Podcast

Sheva Rajaee – OCD and anxiety in the age of information

This week’s episode is sponsored by The Gateway Institute. They have locations in Orange County, San Francisco and Phoenix. Find out more here – GatewayOCD.com 

In episode 86 I interviewed Sheva Rajaee. Sheva is a psychotherapist at the OCD Center of Los Angeles. Sheva specializes in the treatment of Obsessive Compulsive Disorder and other related anxiety disorders. Sheva recently did a Ted Talk called “Addicted to the answer – anxiety in the age of information”.

Sheva Rajaee

In this episode I had a great chat with Sheva about many topics. We discussed the importance of giving yourself permission to have what you need, mindfulness, sleep, exercise and alone time. How increased access to information can cause anxiety, going on an information diet and learning to watch emotions until the urge decreases.
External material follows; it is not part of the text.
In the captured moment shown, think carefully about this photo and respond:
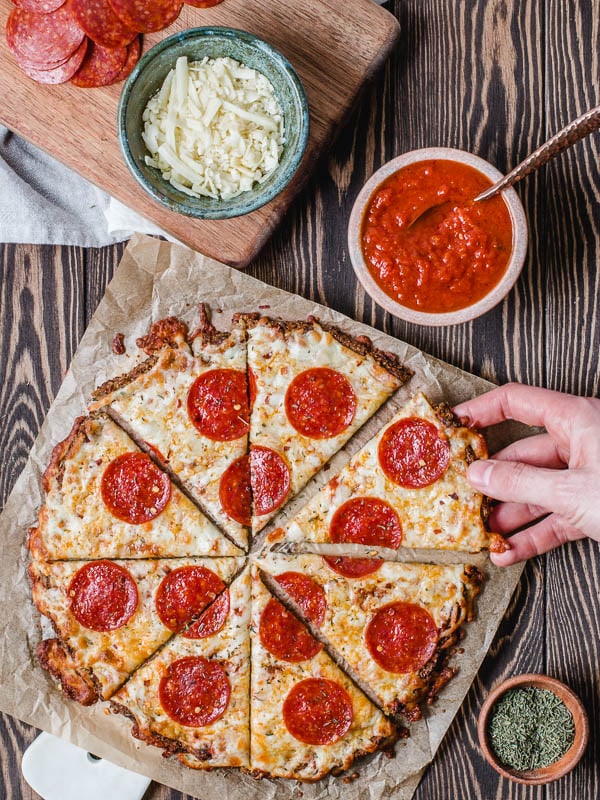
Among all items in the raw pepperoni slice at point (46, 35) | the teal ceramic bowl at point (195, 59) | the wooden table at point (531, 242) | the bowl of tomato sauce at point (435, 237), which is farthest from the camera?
the wooden table at point (531, 242)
We also discussed living with uncertainty, turning pain into growth, gratitude practices and dealing with intrusive thoughts. Enjoy!


podcast

To listen on iTunes click the button, or go to iTunes and search “The OCD Stories“. If you enjoy the podcast please subscribe and leave a review. It helps us reach more people who need to hear these remarkable stories of recovery!

You can also listen on Android and over devices through most podcast apps, such as Stitcher.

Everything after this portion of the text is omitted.